_YOUR OBJECTIVE:_
Reproduce verbatim the part of the Reiser4 forum thread starting at "## darksbane" and ending at "reiser4 support. :)".
___ SELECTED PASSAGE ___
So reiser4 was 22.5 percent faster than reiser3.6.

This seems like a nice result... waiting for reiser4 to be included in love-sources! 

 :Very Happy: 

----------

## yngwin

 *Ypsilon wrote:*   

> So reiser4 was 22.5 percent faster than reiser3.6.
> 
> This seems like a nice result... waiting for reiser4 to be included in love-sources! 
> 
> 

 

Well we need the namesys guys to port their stuff to the 2.6.6 kernel. In the meantime we can still use 2.6.5 with Reiser4. Look in my sig....    :Cool: 

----------

## cordor

Consider average users might run applications most of the time, and webservers serve files only. I guess benchmarking on allocating files in a large directory, or performing heavily threaded read-only/rw operation would be more convincing for me. IMHO  :Smile: 

----------

## Ex-Cyber

Why not wrap a parallelization script around the tests and see how well Reiser4 scales? I was under the impression that this was among its key advantages...

----------

## darksbane

 *yngwin wrote:*   

>  *Ypsilon wrote:*   So reiser4 was 22.5 percent faster than reiser3.6.
> 
> This seems like a nice result... waiting for reiser4 to be included in love-sources! 
> 
>  :D 
> ...

 

2.6.6-love4 includes reiser4 support. :)

steel posted about it in the love3 thread, there's been no official new thread since then. but it's been rocking like ninja for me.

----------
___ DATA ___
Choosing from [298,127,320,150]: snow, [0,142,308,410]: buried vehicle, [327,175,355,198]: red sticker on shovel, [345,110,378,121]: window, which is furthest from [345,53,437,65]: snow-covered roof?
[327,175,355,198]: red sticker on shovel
___
_FULL SOLUTION:_
## darksbane

 *yngwin wrote:*   

>  *Ypsilon wrote:*   So reiser4 was 22.5 percent faster than reiser3.6.
> 
> This seems like a nice result... waiting for reiser4 to be included in love-sources! 
> 
>  :D 
> ...

 

2.6.6-love4 includes reiser4 support. :)